The term doblada, I haven't heard used in Modern Arnis but the technique "double Zero" is the same concept.  Whether it is a doblete, or doblada is a matter of question.

I used the reference of GM Ernesto's use of the term since for a long time Modern Arnis was a large part of his curriculmn (Kombatan) and since the MARPPIO reference came up I figured this terminology might be used more in the PI then by GM Remy himself over here in the states.

I still wonder though if doblada/doblete are the double strikes of Redondo and Arko.

Mark


----------



## kruzada (Mar 13, 2007)

Palusut said:


> I think the main question that I had was if doblada was terminology used in Modern Arnis.



IMAFP uses the term Doblada in their Curriculum. This is due to the fact that most of the IMAFP Senior Masters have trained with both GM Ernesto and GM Remy.

-Rich


----------



## kruzada (Mar 13, 2007)

I have uploaded some basic solo baston techniques to You Tube which includes Ocho-Ocho, Doblada and Doblete, just for this thread.

[yt]AiiToqQ9C8w[/yt]

Enjoy!

-Rich


----------



## Guro Harold (Mar 13, 2007)

kruzada said:


> I have uploaded some basic solo baston techniques to You Tube which includes Ocho-Ocho, Doblada and Doblete, just for this thread.
> 
> Enjoy!
> 
> -Rich


Rich,

This is excellent!

Thank you filming and sharing this clip.

-Harold


----------



## LOHAN (Mar 13, 2007)

Hi;
The doblata was an early term I beleave Grandmaster Ernesto used 
For his Mono y Mono art.

Later it went to doblete with the famous tickie tickie dance.

I hope I spelled it right.
I have seen it so many ways--I never asked what was right.


----------



## Mark Lynn (Mar 14, 2007)

LOHAN said:


> Hi;
> The doblata was an early term I beleave Grandmaster Ernesto used
> For his Mono y Mono art.
> 
> ...


 
I believe he still uses both terms, describing either a large circular motion or a smaller circular motion.  I believe in the clip that Rich posted shows the double large circular motions (done on the stick hand side of the body) and the smaller circular motions comng across the front of his body (dobletes).

Is there a connection between the Tiki Tiki dance and the doblete?

Mark


----------



## kruzada (Mar 15, 2007)

Palusut said:


> Rich,
> 
> This is excellent!
> 
> ...



Thanks Harold.

I just wanted to add that although I am using this as referrence in a Modern Arnis thread. The execution of these techniques is more in line with how they are done in GM Vicente Sanchez's Kali Arnis International.

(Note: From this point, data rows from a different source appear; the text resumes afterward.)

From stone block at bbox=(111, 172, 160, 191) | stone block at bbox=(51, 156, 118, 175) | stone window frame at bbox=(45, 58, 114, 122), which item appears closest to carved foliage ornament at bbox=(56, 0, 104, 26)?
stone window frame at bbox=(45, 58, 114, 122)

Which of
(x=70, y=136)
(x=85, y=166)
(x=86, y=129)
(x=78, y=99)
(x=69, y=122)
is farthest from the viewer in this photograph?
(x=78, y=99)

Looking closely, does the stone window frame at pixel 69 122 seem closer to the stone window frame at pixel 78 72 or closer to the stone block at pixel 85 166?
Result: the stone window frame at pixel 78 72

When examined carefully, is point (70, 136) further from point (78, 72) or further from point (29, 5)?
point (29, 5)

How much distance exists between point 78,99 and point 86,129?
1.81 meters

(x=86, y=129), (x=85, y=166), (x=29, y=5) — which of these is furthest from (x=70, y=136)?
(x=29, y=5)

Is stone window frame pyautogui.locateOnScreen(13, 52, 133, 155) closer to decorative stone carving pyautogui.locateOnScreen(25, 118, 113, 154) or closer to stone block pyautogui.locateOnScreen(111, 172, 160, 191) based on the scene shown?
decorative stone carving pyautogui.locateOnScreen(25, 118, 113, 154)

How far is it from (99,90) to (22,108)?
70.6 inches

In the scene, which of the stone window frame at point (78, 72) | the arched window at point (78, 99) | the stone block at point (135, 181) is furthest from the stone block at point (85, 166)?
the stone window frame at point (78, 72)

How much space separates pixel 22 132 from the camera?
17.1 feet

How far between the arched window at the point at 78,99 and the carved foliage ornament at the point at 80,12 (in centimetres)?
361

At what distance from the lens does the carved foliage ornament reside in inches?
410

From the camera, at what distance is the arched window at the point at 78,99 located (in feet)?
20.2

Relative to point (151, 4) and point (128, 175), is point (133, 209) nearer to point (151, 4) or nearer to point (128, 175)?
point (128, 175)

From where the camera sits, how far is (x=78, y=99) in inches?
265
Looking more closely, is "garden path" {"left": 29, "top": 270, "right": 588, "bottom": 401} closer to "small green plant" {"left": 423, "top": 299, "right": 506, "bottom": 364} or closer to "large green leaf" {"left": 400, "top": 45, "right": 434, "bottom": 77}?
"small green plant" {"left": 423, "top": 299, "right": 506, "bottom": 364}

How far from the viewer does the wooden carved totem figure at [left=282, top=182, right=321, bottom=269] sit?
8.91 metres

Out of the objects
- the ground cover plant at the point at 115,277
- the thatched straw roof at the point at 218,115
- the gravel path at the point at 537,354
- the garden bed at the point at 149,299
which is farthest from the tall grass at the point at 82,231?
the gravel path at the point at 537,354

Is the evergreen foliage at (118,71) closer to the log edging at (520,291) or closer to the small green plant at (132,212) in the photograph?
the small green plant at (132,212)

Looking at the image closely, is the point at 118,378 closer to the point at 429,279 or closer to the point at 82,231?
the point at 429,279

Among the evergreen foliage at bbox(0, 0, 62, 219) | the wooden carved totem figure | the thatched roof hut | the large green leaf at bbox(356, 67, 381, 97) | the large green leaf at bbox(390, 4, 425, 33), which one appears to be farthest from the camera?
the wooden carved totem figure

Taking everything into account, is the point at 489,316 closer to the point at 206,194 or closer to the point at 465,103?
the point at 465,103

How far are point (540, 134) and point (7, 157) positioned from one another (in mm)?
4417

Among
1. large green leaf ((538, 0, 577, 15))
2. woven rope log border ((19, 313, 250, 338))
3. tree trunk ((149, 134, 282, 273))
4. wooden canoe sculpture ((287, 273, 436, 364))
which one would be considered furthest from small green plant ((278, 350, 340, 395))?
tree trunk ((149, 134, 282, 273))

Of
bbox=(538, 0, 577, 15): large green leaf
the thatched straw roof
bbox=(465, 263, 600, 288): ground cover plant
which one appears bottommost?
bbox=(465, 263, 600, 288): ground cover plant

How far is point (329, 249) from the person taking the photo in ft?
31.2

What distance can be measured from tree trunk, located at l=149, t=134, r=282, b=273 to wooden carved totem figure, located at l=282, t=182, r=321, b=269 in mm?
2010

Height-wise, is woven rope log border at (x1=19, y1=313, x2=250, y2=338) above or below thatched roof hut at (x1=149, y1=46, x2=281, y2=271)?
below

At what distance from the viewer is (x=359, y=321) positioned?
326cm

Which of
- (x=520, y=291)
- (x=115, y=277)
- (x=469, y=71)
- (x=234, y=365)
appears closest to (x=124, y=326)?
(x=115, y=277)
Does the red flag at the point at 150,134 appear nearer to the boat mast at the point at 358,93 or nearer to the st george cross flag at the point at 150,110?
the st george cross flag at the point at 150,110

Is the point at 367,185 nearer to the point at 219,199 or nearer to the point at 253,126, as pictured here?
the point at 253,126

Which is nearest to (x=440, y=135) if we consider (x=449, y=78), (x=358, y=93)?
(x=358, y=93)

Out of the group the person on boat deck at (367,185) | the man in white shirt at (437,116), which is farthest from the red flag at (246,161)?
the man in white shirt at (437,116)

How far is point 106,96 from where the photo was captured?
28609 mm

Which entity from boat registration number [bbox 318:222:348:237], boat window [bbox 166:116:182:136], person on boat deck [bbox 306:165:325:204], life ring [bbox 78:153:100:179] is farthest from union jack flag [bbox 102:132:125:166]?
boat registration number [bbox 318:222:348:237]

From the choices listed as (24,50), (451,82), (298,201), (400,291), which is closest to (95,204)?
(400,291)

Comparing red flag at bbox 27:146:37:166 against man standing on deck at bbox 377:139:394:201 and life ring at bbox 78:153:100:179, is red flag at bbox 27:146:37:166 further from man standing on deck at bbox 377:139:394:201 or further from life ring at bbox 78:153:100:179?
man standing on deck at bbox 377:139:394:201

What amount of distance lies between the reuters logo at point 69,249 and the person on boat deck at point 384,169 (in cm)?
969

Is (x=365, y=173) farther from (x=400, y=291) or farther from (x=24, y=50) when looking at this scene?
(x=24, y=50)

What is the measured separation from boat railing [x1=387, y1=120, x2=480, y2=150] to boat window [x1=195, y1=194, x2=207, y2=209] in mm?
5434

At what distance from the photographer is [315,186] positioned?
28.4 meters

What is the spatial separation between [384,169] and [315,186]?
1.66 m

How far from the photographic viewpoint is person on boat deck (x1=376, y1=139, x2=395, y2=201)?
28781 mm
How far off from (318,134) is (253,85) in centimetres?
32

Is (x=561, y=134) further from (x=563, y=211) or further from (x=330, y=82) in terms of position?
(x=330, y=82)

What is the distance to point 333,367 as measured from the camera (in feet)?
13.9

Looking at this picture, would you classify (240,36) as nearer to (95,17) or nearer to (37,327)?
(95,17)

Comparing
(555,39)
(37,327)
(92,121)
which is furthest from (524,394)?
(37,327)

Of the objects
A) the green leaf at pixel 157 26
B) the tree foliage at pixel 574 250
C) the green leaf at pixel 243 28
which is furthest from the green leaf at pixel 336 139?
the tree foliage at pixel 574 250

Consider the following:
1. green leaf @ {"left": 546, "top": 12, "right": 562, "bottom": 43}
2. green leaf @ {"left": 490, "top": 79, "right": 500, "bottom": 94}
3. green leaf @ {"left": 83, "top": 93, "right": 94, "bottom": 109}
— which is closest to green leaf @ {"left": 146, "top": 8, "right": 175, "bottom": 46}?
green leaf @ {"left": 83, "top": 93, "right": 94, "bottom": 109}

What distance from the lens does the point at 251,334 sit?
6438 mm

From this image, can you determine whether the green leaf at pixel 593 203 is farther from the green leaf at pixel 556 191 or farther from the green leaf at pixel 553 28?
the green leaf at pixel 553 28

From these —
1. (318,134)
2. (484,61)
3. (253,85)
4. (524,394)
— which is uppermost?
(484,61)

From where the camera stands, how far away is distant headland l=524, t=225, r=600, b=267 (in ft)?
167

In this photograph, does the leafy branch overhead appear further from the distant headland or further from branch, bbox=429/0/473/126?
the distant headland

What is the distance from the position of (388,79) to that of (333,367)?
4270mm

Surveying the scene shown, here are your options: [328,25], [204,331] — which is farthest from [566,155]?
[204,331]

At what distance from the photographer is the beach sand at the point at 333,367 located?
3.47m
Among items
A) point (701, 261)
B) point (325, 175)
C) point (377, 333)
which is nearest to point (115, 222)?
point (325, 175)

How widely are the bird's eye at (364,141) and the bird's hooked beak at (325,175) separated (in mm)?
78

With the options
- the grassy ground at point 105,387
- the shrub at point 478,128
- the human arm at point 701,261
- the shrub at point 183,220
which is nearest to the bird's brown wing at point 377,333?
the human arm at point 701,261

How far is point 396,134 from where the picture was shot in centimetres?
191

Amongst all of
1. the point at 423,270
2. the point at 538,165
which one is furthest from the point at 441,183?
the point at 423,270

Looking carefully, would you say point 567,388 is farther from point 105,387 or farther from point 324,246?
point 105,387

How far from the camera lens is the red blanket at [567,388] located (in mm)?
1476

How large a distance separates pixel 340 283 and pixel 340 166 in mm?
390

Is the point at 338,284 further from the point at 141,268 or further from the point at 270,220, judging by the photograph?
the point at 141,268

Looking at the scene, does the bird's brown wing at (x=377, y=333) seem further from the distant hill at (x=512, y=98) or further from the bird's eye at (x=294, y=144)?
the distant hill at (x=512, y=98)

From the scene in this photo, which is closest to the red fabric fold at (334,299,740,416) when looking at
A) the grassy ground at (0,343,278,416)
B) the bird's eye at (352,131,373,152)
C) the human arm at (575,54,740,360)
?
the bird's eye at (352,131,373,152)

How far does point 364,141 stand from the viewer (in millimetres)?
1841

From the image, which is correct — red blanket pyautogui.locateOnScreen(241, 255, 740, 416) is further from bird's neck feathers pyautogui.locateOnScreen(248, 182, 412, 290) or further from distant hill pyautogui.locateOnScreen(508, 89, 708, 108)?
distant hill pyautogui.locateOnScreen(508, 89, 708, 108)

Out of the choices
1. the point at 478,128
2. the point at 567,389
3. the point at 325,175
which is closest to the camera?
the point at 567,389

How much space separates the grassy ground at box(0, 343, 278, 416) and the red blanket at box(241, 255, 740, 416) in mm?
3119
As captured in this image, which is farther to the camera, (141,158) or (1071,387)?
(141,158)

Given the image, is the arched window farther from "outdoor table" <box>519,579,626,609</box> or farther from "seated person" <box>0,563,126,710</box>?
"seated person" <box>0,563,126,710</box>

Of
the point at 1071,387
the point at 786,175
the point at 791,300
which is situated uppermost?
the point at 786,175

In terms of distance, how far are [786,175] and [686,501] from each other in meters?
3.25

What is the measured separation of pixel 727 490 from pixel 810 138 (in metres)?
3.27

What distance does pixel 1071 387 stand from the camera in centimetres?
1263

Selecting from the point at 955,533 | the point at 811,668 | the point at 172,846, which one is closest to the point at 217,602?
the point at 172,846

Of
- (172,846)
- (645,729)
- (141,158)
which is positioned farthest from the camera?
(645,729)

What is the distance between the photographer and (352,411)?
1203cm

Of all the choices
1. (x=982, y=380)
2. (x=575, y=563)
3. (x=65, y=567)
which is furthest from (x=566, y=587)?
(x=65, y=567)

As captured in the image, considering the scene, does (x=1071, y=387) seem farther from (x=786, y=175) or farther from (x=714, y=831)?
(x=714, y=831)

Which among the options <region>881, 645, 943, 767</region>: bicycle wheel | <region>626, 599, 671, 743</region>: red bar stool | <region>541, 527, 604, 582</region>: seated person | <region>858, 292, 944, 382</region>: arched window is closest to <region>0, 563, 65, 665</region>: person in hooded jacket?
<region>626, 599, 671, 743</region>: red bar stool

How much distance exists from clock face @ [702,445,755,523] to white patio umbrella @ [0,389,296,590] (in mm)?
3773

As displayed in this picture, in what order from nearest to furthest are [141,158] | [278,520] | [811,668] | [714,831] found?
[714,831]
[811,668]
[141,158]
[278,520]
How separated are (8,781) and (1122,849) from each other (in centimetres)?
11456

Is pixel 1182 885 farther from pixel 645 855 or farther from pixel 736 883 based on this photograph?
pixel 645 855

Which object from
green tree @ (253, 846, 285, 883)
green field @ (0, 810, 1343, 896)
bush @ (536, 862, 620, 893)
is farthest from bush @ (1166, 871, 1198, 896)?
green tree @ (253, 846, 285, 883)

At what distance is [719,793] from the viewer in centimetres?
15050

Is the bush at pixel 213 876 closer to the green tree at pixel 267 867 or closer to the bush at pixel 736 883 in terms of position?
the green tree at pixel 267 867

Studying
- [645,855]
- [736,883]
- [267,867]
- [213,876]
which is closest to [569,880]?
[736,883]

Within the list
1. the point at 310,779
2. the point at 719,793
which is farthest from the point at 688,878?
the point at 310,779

The Modern Arnis Doblada uses the entire motion of the arm, while the rotation of the Doblada that I demonstrated is mostly centered around the elbow.

The Modern Arnis Doblete that I was taught rotates around the wrist only, rotating alternately to the right and left, ending in a serrada position from which you can execute a Doblada, moving into a back stance.

-Rich


----------